» Passage fourni
.....
En examinant les débris du manuscrit autographe, j’y remarque que l’héroïne s’appelle Lise, pendant tout le premier acte, comme dans le récit de Boccace. Probablement, lorsqu’il eut imaginé la belle scène du second acte où Perillo entend le nom de sa maîtresse mêlé aux forfanteries de ser Vespasiano, Alfred de Musset aura pensé que ce nom n’avait pas assez d’originalité pour frapper l’oreille du spectateur et éveiller son attention, comme celle de Perillo. De même, lorsque Minuccio, seul avec le roi, lui confie le secret de la jeune malade, l’auteur aura senti qu’il fallait à cette jeune fille un nom plus pittoresque et moins vulgaire que celui de Lise. Peut-être aussi a-t-il compris, à mesure qu’il avançait dans son œuvre, que l’esquisse légère de Boccace allait devenir entre ses mains un type complet. Le nom un peu bizarre, mais sicilien, de Carmosine, qu’il substitua sur le manuscrit au nom de Lise, à partir du second acte, fut en quelque sorte une prise de possession.
.....
» Objectif
Répondez à ces questions d'après le passage fourni :
(a) Quel nom l'héroïne porte-t-elle pendant tout le premier acte du manuscrit ?
(b) Quel personnage entend le nom de sa maîtresse mêlé aux forfanteries de ser Vespasiano ?
(c) À partir de quel acte le nom de Carmosine remplace-t-il celui de Lise sur le manuscrit ?

[Questions spatiales sur des images]
.....
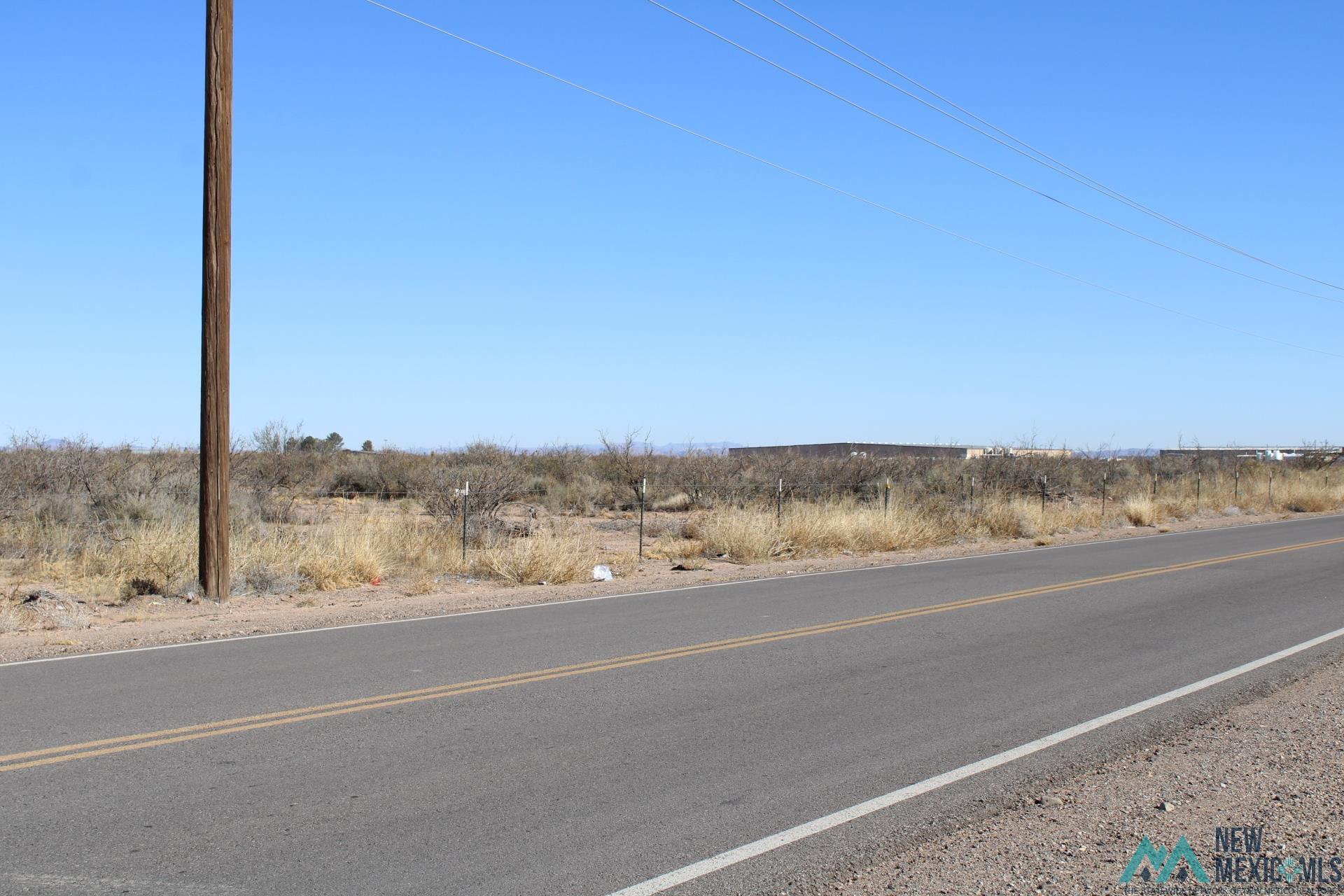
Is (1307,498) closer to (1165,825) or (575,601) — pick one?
(575,601)

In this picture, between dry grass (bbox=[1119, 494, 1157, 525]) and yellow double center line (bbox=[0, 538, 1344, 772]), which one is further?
dry grass (bbox=[1119, 494, 1157, 525])

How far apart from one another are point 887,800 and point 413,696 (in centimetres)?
420

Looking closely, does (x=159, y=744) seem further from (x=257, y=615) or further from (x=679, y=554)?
(x=679, y=554)

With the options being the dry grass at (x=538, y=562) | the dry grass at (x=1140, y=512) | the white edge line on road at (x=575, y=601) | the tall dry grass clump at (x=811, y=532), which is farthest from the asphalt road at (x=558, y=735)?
the dry grass at (x=1140, y=512)

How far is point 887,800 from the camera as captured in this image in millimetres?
6148

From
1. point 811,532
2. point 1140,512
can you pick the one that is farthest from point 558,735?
point 1140,512

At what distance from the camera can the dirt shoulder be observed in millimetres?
5016

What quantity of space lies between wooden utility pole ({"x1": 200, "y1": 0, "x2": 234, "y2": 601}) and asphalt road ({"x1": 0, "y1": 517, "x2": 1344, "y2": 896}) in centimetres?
382

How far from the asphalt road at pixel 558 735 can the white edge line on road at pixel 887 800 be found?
74 mm

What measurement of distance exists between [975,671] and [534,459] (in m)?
37.7

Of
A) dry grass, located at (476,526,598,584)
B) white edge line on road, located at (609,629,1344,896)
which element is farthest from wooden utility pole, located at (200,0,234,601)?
white edge line on road, located at (609,629,1344,896)

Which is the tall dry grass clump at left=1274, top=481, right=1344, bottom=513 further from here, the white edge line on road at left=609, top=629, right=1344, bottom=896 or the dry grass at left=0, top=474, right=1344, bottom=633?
the white edge line on road at left=609, top=629, right=1344, bottom=896

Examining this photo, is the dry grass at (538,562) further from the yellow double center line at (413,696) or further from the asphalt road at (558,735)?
the yellow double center line at (413,696)

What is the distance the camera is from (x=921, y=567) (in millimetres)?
19781
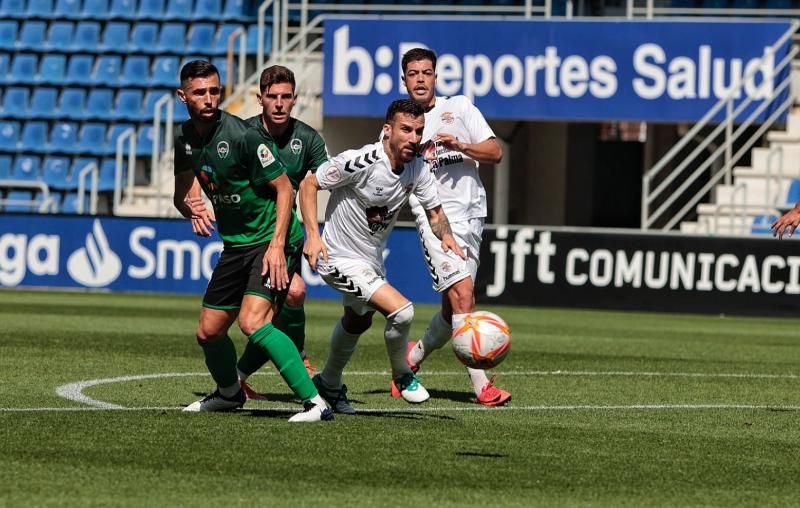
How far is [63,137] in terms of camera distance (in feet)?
85.9

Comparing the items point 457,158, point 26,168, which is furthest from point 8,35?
point 457,158

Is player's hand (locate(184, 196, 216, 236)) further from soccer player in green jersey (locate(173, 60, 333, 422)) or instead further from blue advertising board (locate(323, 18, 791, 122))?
blue advertising board (locate(323, 18, 791, 122))

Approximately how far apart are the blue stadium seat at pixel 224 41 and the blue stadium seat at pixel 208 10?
.....
» Réponse
(a) Lise.
(b) Perillo.
(c) À partir du second acte.